J'allai jusqu'à la table, y déposai le dossier, mon bloc-notes et un crayon. Je tirai la chaise en face de moi et m'assis. Contenir ma fébrilité, mon angoisse et ma colère était difficile, mais j'osai finalement lever la tête. Je le reconnus à peine.
C'est vrai que je ne l'avais pas vraiment vu, je m'inquiétais trop pour Philips, je n'avais que sa photo prise quelques mois après qu'il ait quitté Poudlard. Il était grand, mais il y avait chez lui quelque chose de si enfantin qu'on aurait pu croire qu'il était plus jeune que moi. Cheveux blonds, yeux bruns, il me dévisageait avec étonnement. Je crus bon de me présenter.
«Je suis...
-Je sais qui vous êtes. me coupa t-il.»
Évidemment... Pas facile de garder l'anonymat avec ma tignasse rousse et mon patronyme. Mais ce n'était pas de ça dont il parlait.
«Comment va votre équipier?»
Je frémis et restai figée une dizaine de secondes, m'efforçant de conserver mon calme et de réprimer mes envies de me jeter sur lui pour le bourrer de coups. Ce ne fut qu'au prix d'un effort qui me sembla harassant (c'est tellement plus simple d'exploser la tête de quelqu'un) que je parvins à me maîtriser et à dire:
«Pas très bien.
-Je ne voulais pas lui faire de mal.
-Je lui dirais, ça lui fera une belle jambe de le savoir quand il sortira du coma. répliquai-je, sèchement.»
Il pâlit et ses yeux foncés s'écarquillèrent de surprise.

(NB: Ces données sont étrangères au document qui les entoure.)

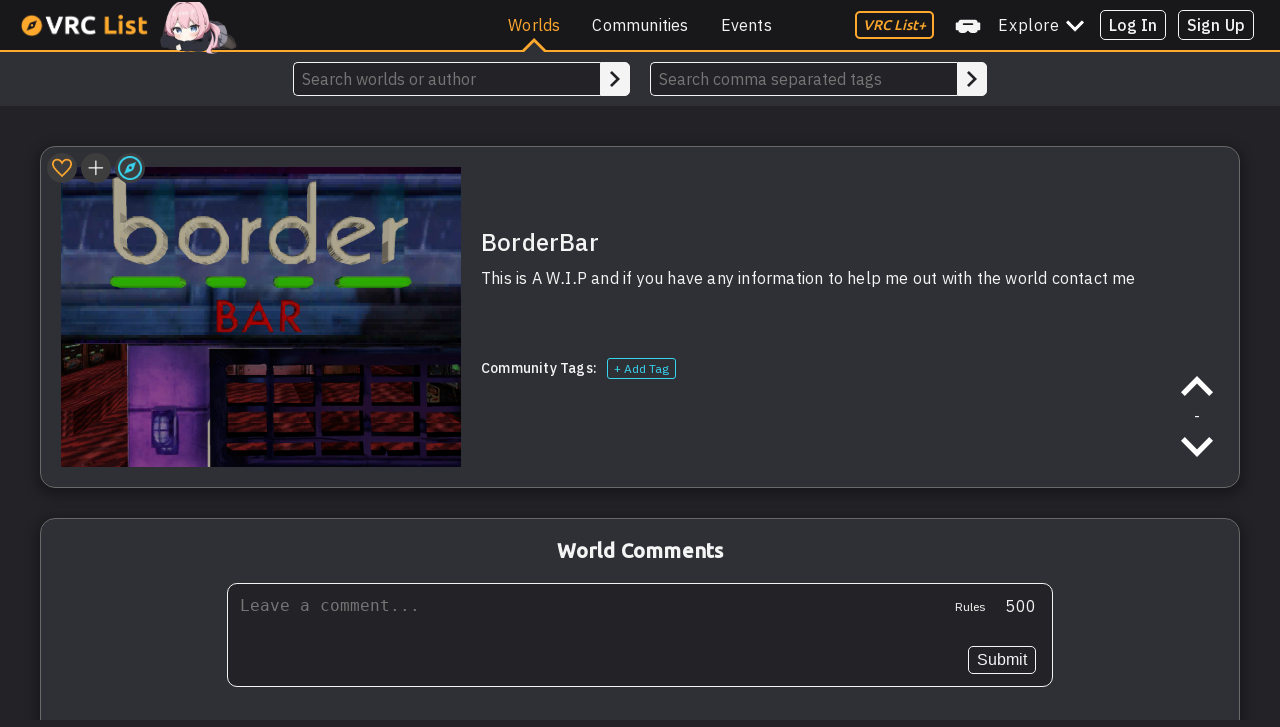

--- FILE ---
content_type: text/html; charset=utf-8
request_url: https://vrclist.com/world/3593
body_size: 863
content:
<!doctype html><html lang="en"><head><meta charset="UTF-8"><meta http-equiv="X-UA-Compatible" content="IE=edge"><meta name="viewport" content="width=device-width,initial-scale=1"><meta name="description" content="This is A W․I․P and if you have any information to help me out with the world contact me"><meta name="keywords" content="borderlands"><meta name="title" content="BorderBar VRChat World by GearsOfZAKK on VRC List"><link rel="shortcut icon" href="https://api.vrclist.com/images/favicon.png" type="image/png"><meta name="twitter:card" content="summary_large_image"><meta name="twitter:site" content="@_heynova"><meta name="twitter:title" content="BorderBar VRChat World by GearsOfZAKK on VRC List"><meta name="twitter:description" content="This is A W․I․P and if you have any information to help me out with the world contact me"><meta name="twitter:creator" content="@_heynova"><meta name="twitter:image" content="https://thumbnails.vrclist.com/3593.png"><meta property="og:title" content="BorderBar VRChat World by GearsOfZAKK on VRC List"/><meta property="og:type" content="article"/><meta property="og:url" content="https://vrclist.com"/><meta property="og:image" content="https://thumbnails.vrclist.com/3593.png"/><meta property="og:description" content="This is A W․I․P and if you have any information to help me out with the world contact me"/><meta property="og:site_name" content="VRC List - Find VRChat Worlds, Communities and Events"/><title>BorderBar VRChat World by GearsOfZAKK on VRC List</title><script defer="defer" src="/eventBus.cb7bb3b894eb1fa02aee.js"></script><script defer="defer" src="/isLoggedIn.9e02a569c5162d37ee07.js"></script><script defer="defer" src="/world.0ee8b38a1ba8d7ca5d71.js"></script></head><body style="background-color:#232327"><nav-bar></nav-bar><standalone-search></standalone-search><world-page></world-page><image-modal></image-modal><world-update-request></world-update-request><world-update-request-confirmation></world-update-request-confirmation><sign-up></sign-up><log-in></log-in><verify-vrchat></verify-vrchat><forgotten-password></forgotten-password><comment-rules></comment-rules><comment-delete></comment-delete><comment-report></comment-report><comment-reported></comment-reported><being-blocked></being-blocked><add-world></add-world><playlist-world></playlist-world><script defer="defer" src="https://cloud.umami.is/script.js" data-website-id="9a679b86-3ceb-465f-881f-79d397cd9b9c"></script><script defer src="https://static.cloudflareinsights.com/beacon.min.js/vcd15cbe7772f49c399c6a5babf22c1241717689176015" integrity="sha512-ZpsOmlRQV6y907TI0dKBHq9Md29nnaEIPlkf84rnaERnq6zvWvPUqr2ft8M1aS28oN72PdrCzSjY4U6VaAw1EQ==" data-cf-beacon='{"version":"2024.11.0","token":"10bf156d321543e6988587ea7d78b64d","r":1,"server_timing":{"name":{"cfCacheStatus":true,"cfEdge":true,"cfExtPri":true,"cfL4":true,"cfOrigin":true,"cfSpeedBrain":true},"location_startswith":null}}' crossorigin="anonymous"></script>
</body></html>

Il fronça les sourcils et s'expliqua d'une voix rauque.
«Ça n'était pas censé faire ça... c'était un test.
-Eh bien, je vous conseille d'en rester aux Potions.»
Les lèvres pincés, il ne m'écoutait déjà plus, il réfléchissait. Et j'aurais été prête à jurer que c'était à propos de son sort qui avait mal fonctionné. L'espoir gonfla dans ma poitrine lorsqu'il me vint une idée.
«Si vous savez comment le soigner, ça pourrait jouer en votre faveur.»
Mais il secoua la tête.
«Je suis désolé, je me demandais juste ce qui s'était passé. À l'origine, j'avais prévu que le sort effacerait la mémoire à court terme et fasse tomber inconsciente la personne visée. Sans les effets secondaires d'Oubliettes.»
Par Merlin. Je connaissais ce genre d'individus par cœur. Bon sang, j'avais même grandi avec eux! Rose, Hugo, Tante Hermione... Vous ne commenciez à les intéresser qu'à partir du moment où vous aviez un QI de 180 ou un bouquin dans les mains. Alors, bien sûr, les dommages collatéraux qu'ils pouvaient infliger, ils s'en fichaient complètement. J'en restai éberluée quelques secondes avant de me rappeler que j'étais ici pour une raison qui m'avait fait choisir ce métier-là plutôt qu'un autre: je devais comprendre. Quel qu'en soit le prix à payer.